Nas últimas décadas, a luta da população negra no Brasil gerou muitas conquistas na área educacional, como a Lei 10.639/2003, que torna obrigatório o ensino da história e cultura afro-brasileira e africana em todas as escolas, públicas e particulares, do ensino fundamental até o ensino médio.

A institucionalização da política de cotas nas universidades públicas foi outro avanço importante para o enfrentamento do racismo estrutural no Brasil. 

Tais políticas públicas foram as responsáveis pelo aumento do acesso de pessoas negras nas universidades públicas brasileiras, tendo em vista que “estudantes pretos ou pardos passaram a compor maioria nas instituições de ensino superior da rede pública do país (50,3%), em 2018” (IBGE, 2019). 

Ainda que a presença negra nos bancos universitários tenha aumentado significativamente desde a década de 2000, como enfrentar a lógica eurocêntrica e construir outras epistemologias na cultura universitária brasileira? Por que democratizar o acesso a obras escritas por pessoas negras é urgente no Brasil contemporâneo? 

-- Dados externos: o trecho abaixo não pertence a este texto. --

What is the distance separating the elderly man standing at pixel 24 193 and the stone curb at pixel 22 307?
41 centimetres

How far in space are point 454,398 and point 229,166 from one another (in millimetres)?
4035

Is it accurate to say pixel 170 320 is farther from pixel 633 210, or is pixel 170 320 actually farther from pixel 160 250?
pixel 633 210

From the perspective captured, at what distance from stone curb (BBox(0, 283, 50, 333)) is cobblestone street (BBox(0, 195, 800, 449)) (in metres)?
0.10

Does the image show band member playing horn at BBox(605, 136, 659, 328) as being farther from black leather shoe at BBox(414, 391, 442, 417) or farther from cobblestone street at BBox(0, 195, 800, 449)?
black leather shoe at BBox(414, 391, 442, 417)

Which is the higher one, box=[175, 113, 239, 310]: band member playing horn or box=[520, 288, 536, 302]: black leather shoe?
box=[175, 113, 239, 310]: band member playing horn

O mercado editorial e a escrita de autoria negra são indispensáveis para transformar a consciência racial brasileira, no sentido de o país reconhecer-se e afirmar-se negro, valorizando a negritude. A existência de uma bibliografia mais plural, para além dos cânones europeus, com a inclusão de autorias negras, também é parte deste movimento formativo. Apesar de ser um investimento tardio por parte do mercado editorial brasileiro, a tradução de obras de autoras fundamentais para o feminismo negro é mais um aspecto da luta pela democratização do acesso a outras narrativas, para além das eurocentradas ou produzidas exclusivamente por pessoas brancas.